Monsoon season fizzled out this year
While this year's monsoon started off strong in Northern Arizona, the final two months weren't much to sing in the rain about.
The combined months of July through September produced only 68 percent of the average rainfall at Prescott's Sundog measuring site on the northeast side of town, with 5.33 inches of rain compared to the 7.86-inch average for Prescott over the past 110 years.
Less-than-average rainfall was the picture throughout northern Arizona during the 2008 monsoon, the National Weather Service reported Thursday. The Four Corners was especially dry.
Weather Service offices throughout the Southwest participated in an online climate briefing Thursday that the Climate Assessment for the Southwest and University of Arizona Cooperative Extension periodically organize.
Northern Arizona experienced an unusual number of "breaks" in wet weather during the 2008 monsoon, partly because the high pressure was farther west and north than usual, a Weather Service meteorologist said.
The next few weeks could bring wetter and cooler weather, one meteorologist said.
But in general, federal climate forecasters are predicting above-average temperatures and below-average precipitation for October and November.
A weather phenomenon called the Madden-Julian Oscillation could bring greater-than--average precipitation to the northern third of Arizona in December through March, a federal meteorologist at the Southwest Coordination Center noted.
The Weather Service recently declared that the monsoon runs from June 15 through Sept. 30 every year now, but Prescott didn't see a drop of rain in June.
July brought 2.94 inches (102 percent of normal) at Sundog, but then August had 1.75 inches (53.5 percent of average) and September produced 0.64 inches (37 percent of average).
Southeast Arizona fared the best during this year's monsoon, with some areas measuring 20-25 inches of rain, Weather Service officials said.
Phoenix didn't do so badly either. The 5.7 inches of rain that fell at Sky Harbor airport amounted to the 10th-greatest monsoon rainfall total in its history.
Ironically, that was more than Flagstaff's 5.44 inches of rain, which was only 70 percent of normal.

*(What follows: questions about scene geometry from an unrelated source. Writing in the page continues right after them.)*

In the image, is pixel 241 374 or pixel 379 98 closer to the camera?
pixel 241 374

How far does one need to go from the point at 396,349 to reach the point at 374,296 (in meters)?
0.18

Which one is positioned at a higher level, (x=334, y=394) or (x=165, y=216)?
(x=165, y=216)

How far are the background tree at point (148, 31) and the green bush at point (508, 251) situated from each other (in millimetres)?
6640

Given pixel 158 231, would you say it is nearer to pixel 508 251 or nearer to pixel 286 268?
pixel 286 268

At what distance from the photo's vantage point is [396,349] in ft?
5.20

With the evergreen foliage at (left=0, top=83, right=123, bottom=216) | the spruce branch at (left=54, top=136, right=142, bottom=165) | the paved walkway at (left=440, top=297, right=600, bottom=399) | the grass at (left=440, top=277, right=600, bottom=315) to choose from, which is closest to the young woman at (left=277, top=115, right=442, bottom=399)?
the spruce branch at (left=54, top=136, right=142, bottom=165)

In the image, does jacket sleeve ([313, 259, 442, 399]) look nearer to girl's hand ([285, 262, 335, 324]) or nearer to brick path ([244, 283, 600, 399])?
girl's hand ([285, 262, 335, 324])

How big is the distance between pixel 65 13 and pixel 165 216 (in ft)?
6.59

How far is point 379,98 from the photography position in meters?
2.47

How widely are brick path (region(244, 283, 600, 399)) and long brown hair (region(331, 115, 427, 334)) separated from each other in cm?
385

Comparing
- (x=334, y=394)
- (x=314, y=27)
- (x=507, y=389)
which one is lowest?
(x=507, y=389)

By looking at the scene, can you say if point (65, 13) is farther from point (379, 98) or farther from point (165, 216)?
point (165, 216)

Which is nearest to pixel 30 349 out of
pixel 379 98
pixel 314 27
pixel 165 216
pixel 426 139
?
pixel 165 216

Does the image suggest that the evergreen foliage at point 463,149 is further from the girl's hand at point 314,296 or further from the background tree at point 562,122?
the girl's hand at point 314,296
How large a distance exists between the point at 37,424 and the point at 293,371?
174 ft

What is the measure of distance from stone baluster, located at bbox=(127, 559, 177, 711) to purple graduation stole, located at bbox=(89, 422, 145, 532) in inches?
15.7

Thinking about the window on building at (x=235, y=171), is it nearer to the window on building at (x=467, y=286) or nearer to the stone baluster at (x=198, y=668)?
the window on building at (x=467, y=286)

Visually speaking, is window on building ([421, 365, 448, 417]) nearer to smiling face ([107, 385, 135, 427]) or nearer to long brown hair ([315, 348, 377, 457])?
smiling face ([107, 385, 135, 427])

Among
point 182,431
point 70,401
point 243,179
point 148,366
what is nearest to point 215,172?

Several unusually severe thunderstorms hit parts of Arizona during this year's monsoon.
Thousands of trees fell Aug. 28 during a severe storm in the Valley of the Sun, with winds reaching at least 85 mph.

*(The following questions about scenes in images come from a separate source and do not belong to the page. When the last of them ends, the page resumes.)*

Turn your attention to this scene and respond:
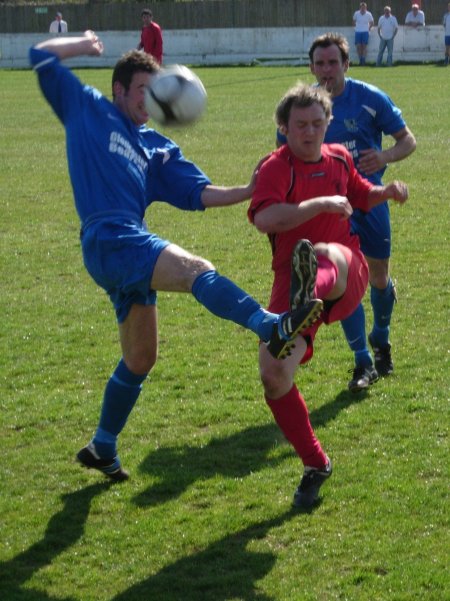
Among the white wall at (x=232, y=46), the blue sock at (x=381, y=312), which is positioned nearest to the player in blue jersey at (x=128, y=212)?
the blue sock at (x=381, y=312)

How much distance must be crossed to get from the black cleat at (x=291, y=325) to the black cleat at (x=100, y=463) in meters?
1.29

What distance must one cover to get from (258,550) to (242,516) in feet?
1.20

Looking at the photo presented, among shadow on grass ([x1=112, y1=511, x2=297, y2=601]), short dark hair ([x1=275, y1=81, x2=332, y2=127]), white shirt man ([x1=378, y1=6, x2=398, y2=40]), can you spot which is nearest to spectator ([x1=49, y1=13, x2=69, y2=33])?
white shirt man ([x1=378, y1=6, x2=398, y2=40])

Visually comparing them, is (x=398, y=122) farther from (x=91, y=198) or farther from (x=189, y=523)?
(x=189, y=523)

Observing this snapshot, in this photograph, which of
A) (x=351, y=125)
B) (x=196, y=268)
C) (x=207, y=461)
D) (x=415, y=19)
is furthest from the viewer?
(x=415, y=19)

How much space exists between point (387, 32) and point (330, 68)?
96.8 feet

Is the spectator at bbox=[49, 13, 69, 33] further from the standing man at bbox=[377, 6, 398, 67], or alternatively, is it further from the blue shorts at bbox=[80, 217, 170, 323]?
the blue shorts at bbox=[80, 217, 170, 323]

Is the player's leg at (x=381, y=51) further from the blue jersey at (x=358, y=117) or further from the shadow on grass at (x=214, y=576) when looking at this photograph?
the shadow on grass at (x=214, y=576)

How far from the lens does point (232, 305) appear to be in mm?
4699

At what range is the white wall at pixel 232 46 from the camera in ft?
124

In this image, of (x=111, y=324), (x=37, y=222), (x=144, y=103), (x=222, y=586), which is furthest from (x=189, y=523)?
(x=37, y=222)

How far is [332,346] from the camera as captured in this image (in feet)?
25.3

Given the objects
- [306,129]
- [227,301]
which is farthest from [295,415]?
[306,129]

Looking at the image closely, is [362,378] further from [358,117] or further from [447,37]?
[447,37]
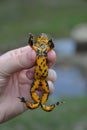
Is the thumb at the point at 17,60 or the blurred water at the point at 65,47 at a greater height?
the blurred water at the point at 65,47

The Mohave Valley experienced winds of 80-100 mph Aug. 25 during a severe storm that destroyed 40 of the 50 hangars at Eagle Valley airport, the Weather Service said.

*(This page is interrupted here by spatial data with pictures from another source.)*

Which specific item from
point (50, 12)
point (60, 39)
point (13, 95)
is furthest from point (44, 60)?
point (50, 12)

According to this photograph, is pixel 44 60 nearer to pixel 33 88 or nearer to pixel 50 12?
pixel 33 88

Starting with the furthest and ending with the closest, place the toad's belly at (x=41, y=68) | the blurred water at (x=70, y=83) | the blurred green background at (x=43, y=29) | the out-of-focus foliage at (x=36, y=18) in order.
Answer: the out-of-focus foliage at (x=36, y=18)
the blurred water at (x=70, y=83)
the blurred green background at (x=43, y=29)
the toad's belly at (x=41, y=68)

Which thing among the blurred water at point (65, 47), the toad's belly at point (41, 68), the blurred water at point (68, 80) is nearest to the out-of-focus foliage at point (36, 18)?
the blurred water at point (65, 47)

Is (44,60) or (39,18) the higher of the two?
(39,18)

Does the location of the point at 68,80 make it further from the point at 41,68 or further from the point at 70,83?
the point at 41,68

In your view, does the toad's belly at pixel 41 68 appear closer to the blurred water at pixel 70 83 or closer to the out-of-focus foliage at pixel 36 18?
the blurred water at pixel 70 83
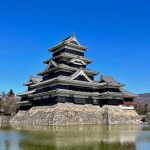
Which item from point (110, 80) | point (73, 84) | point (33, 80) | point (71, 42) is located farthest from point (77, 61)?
point (33, 80)

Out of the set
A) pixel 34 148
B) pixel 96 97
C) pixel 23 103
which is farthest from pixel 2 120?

In New Mexico, different areas experienced wide variations of monsoon rain.
It was the wettest July on record for Cloudcroft (13.33 inches) and Winston (11.16 inches).
Ruidoso recorded 4-7 inches (11 inches in the mountains above) in fewer than 24 hours on July 27, causing severe flooding on the Rio Ruidoso that damaged more than 250 homes and caused more than $15 million worth of damage.